If you’re about to call it a career, the last thing you want sent your way are retirement problems. You spent years socking away your hard-earned cash, so you better be sure it’s there for you when you need it. Besides employer fraud, there are several retirement program pitfalls you need to avoid. Here are my top 5:
1. Double-Tier Annuities
If you are a public employee, you have to really watch out for annuity contract traps. Often, some sharpie salesperson talks you into putting your 403b into an annuity. If that weren’t bad enough, the annuity they pawn off on you is a “double-tier” annuity. This means that your account value depends on how you access the money when you need it.

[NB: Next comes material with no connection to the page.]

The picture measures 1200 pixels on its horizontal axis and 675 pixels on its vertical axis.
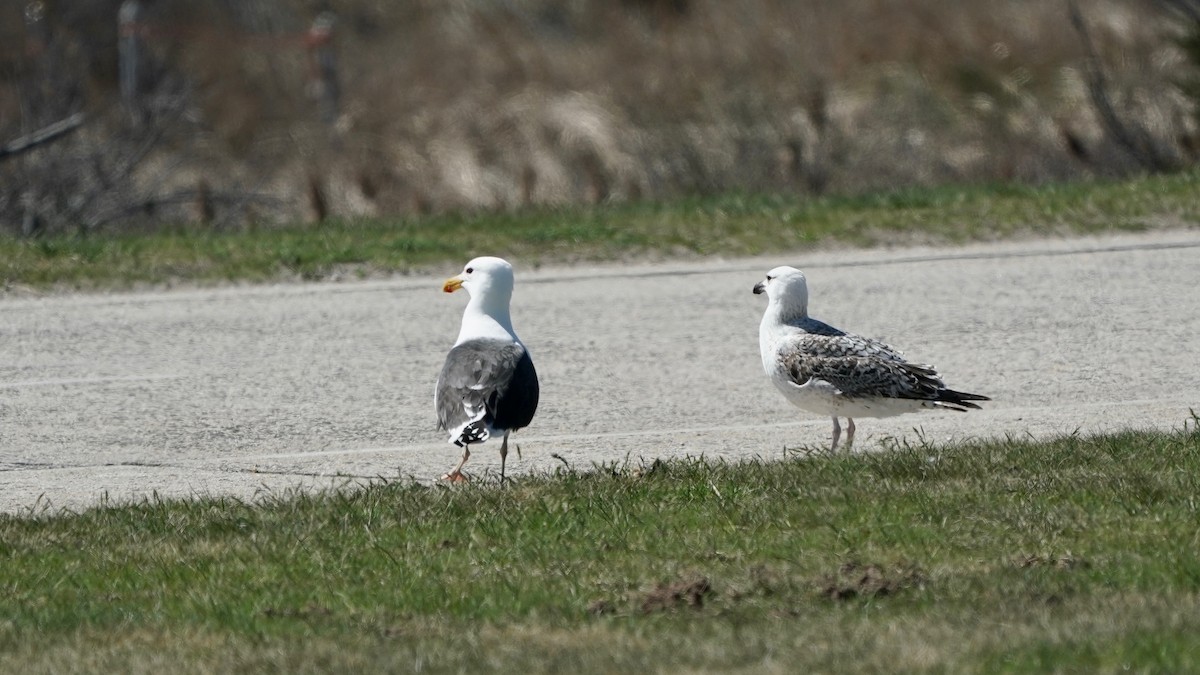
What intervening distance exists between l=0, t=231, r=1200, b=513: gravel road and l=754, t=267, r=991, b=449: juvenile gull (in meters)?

If you want to tap into a lump sum, you’ll get 15% to 25% less than what your account is really worth. In fact, with these stink bombs, the only way you’ll get all your money is if you annuitize the account when you retire. That means they’ll let you have a small portion of your money over five years or longer. If you want to get your hands on it faster than that, you’ll pay a 15% to 25% penalty, as I said. These types of investments should be illegal if you ask me, but since nobody is asking me, they are still out there. Watch out and don’t get sucked in.

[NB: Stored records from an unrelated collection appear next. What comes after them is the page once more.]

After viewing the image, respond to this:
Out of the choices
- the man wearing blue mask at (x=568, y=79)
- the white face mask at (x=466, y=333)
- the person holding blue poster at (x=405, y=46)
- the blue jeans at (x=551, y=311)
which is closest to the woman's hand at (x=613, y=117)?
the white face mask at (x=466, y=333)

While you might indeed only tap into your retirement account over several years when you retire, you should have the option of taking it all or doing a tax-free rollover when you retire. That way, you’ll have a much broader menu to select investments from.
2. Wrong Investments
Unfortunately, investments are often sold rather than purchased, and that’s often the case when it comes to retirement programs. Again, if you are part of a government retirement program, you probably have a wide variety of investment options available …but you’d never know it. The administrators only allow a handful of people on campus and set them up in rooms to meet with you and sell you their schlock. Why do the administrators do this? I’m not saying it’s because they are in cahoots with the unions. I would never imply that.

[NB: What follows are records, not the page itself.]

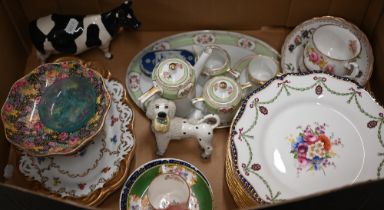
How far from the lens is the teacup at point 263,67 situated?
813 millimetres

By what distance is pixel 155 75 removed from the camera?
0.72m

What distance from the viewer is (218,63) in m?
0.84

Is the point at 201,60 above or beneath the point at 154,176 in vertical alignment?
above

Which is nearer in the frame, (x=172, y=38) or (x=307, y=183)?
(x=307, y=183)

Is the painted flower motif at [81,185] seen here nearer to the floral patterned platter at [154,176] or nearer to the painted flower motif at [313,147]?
the floral patterned platter at [154,176]

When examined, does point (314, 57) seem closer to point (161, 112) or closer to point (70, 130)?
point (161, 112)

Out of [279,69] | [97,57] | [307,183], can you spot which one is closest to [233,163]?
[307,183]

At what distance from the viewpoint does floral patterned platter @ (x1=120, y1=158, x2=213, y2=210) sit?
70 centimetres

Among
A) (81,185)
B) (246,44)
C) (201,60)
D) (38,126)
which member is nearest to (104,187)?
(81,185)

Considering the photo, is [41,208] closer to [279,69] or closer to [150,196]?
[150,196]

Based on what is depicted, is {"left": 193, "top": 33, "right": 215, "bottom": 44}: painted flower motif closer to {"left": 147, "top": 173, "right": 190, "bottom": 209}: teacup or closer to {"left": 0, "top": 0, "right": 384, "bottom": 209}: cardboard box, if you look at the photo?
{"left": 0, "top": 0, "right": 384, "bottom": 209}: cardboard box

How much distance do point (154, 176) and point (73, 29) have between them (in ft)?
0.97

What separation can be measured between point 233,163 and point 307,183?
0.11 meters

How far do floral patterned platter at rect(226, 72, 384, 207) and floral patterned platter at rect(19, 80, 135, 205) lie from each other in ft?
0.59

How can you make sure this doesn’t happen to you? Simple. Tell your administrators to send you the full list of available investments for your retirement program. And never ever meet with the slick salesperson in your lunchroom.
Once in a while, people in retirement programs get scammed by employers. There are plenty of ways for this to happen of course, but it’s also pretty easy to avoid this.
When you make contributions to your retirement account, make sure the checks go directly to the custodian. Your checks should never be made out to the salesperson. Also, insist on having a well-known custodian. Finally, confirm your account balance directly with your custodian every quarter.
4. Not Taking Advantage of the Program
While the prior three mistakes have been external threats, you actually pose the greatest threat to your retirement program. The first threat that you pose to yourself is failure to take advantage of the program. You simply cannot bury your head and pretend that your retirement will take care of itself. Get educated and take action. If you don’t, nobody else is going to.
5. Taking Loans
The final threat is taking loans against your retirement balances. This is almost as bad as not making contributions towards your retirement program. Of course, there are always circumstances during which you have no choice, but often people create those circumstances. If you are tracking your spending, you already know that there are always unexpected expenses. You should always have a reserve, and in most cases you won’t need to ever tap into your retirement accounts. The big problem, my experience tells me, is that once you start borrowing it’s very tough to ever stop or pay it back.
What has been your experience with retirement program pitfalls? What other problems should we avoid?